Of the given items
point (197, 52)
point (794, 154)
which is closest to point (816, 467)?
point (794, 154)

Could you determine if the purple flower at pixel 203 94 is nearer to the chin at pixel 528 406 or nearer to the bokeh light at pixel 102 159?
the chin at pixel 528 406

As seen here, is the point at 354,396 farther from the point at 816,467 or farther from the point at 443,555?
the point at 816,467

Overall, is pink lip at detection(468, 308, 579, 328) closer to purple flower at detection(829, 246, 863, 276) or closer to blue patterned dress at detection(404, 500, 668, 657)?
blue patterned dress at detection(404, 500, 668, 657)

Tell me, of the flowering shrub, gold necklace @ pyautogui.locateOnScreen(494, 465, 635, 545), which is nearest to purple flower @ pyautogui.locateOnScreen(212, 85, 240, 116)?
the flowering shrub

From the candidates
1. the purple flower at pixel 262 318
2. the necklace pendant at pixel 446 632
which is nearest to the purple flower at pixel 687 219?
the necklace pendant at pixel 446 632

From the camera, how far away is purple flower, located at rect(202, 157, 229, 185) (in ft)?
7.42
==
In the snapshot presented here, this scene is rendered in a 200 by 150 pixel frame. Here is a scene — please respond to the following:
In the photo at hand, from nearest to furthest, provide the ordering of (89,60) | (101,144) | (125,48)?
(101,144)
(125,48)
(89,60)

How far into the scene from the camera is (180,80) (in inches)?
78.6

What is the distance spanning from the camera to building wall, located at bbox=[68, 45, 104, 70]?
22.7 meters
==
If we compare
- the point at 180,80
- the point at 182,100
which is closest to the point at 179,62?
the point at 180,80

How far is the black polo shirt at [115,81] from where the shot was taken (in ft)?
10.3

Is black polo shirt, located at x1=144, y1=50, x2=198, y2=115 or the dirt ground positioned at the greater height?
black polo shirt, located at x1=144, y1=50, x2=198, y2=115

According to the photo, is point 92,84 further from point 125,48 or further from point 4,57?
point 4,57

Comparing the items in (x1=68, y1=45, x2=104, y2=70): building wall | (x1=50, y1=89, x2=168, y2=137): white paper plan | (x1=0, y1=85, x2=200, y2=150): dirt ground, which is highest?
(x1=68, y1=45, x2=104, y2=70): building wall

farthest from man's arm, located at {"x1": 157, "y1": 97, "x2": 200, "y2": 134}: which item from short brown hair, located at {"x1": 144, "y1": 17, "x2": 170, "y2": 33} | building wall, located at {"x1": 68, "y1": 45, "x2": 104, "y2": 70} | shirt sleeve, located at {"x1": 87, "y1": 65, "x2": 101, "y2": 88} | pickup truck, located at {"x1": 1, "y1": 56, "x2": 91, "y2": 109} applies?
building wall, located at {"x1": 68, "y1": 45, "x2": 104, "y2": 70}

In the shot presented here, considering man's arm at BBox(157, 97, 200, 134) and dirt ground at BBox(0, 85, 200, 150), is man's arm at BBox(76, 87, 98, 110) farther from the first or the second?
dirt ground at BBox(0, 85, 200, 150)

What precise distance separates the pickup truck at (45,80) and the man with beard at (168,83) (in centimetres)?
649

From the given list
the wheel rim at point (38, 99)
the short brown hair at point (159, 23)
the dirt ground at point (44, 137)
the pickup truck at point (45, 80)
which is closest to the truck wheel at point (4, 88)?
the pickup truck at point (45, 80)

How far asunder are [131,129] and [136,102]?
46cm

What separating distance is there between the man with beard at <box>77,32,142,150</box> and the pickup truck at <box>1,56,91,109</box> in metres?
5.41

[What the task asks]: Rewrite the rows above, from the line with "In the snapshot" up to and including the line with "22.7 meters", as a two-column CSV with the header input,output. Give one CSV line for each row, with its text under input and its answer under output, each in a single quoted field with line breaks replaced by spaces.

[Written solution]:
input,output
"In the snapshot presented here, this scene is rendered in a 200 by 150 pixel frame. Here is a scene — please respond to the following: In the photo at hand, from nearest to furthest, provide the ordering of (89,60) | (101,144) | (125,48)?","(101,144) (125,48) (89,60)"
"How far into the scene from the camera is (180,80) (in inches)?","78.6"
"What is the distance spanning from the camera to building wall, located at bbox=[68, 45, 104, 70]?","22.7 meters"